__The problem__:
Only the text of the records belongs in the answer, copied exactly, with every picture omitted.

►

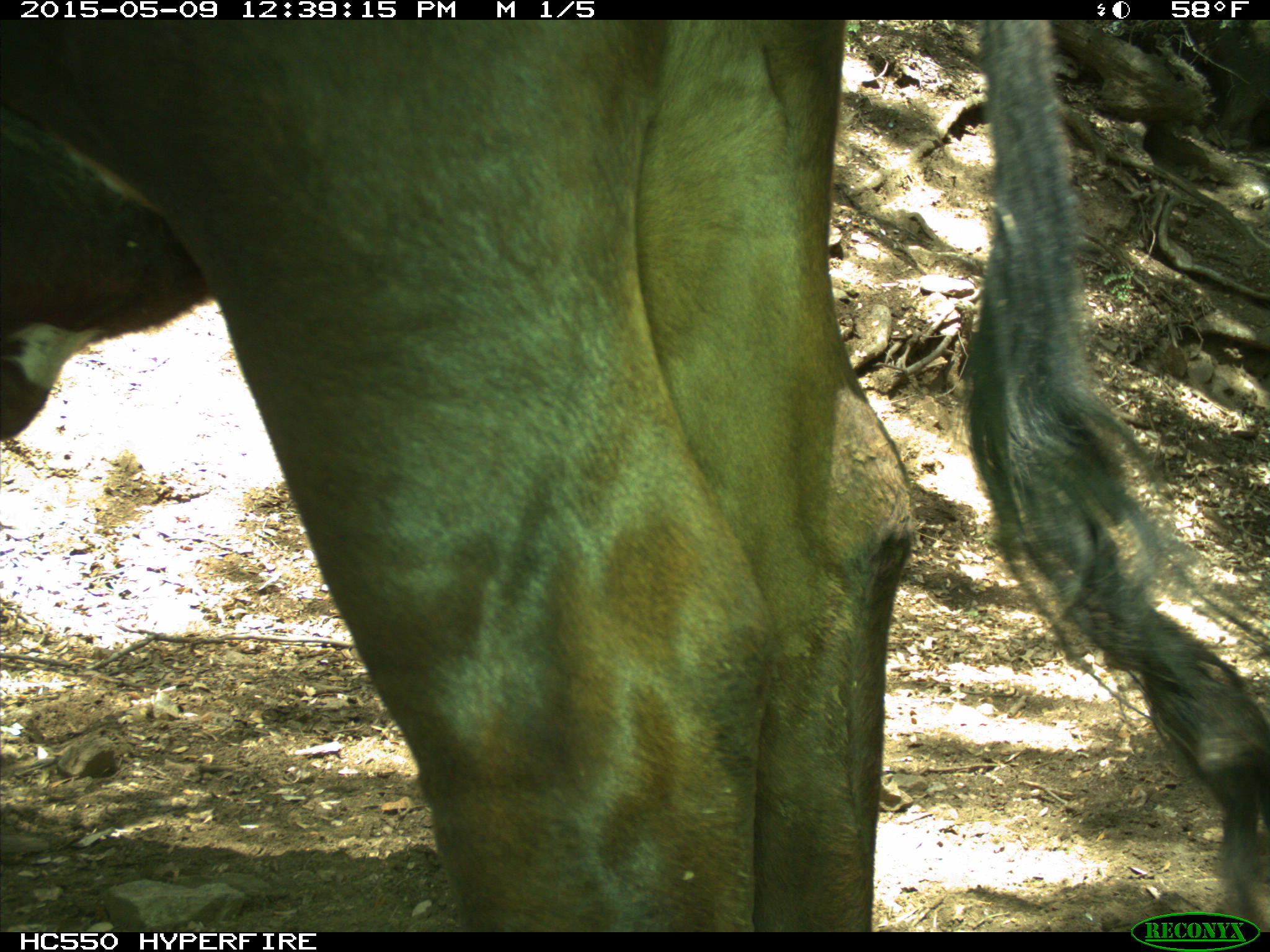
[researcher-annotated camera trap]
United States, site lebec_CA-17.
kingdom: Animalia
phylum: Chordata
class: Mammalia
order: Artiodactyla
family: Bovidae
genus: Bos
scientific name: Bos taurus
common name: domestic cow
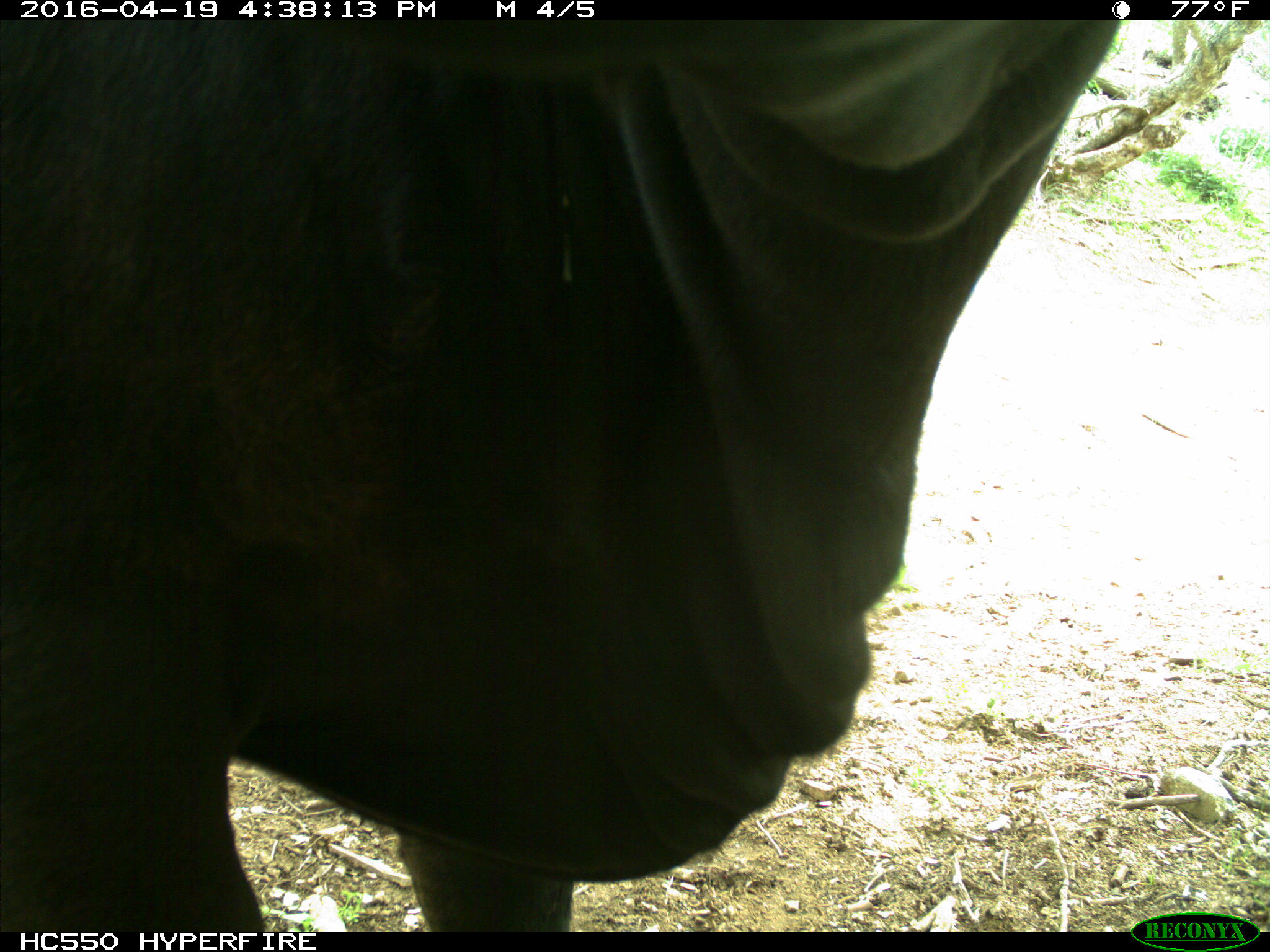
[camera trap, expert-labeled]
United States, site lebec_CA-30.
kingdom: Animalia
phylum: Chordata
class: Mammalia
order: Artiodactyla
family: Bovidae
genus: Bos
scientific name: Bos taurus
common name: domestic cow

◄

__Solution for this task__:
[researcher-annotated camera trap]
United States, site lebec_CA-17.
kingdom: Animalia
phylum: Chordata
class: Mammalia
order: Artiodactyla
family: Bovidae
genus: Bos
scientific name: Bos taurus
common name: domestic cow
[camera trap, expert-labeled]
United States, site lebec_CA-30.
kingdom: Animalia
phylum: Chordata
class: Mammalia
order: Artiodactyla
family: Bovidae
genus: Bos
scientific name: Bos taurus
common name: domestic cow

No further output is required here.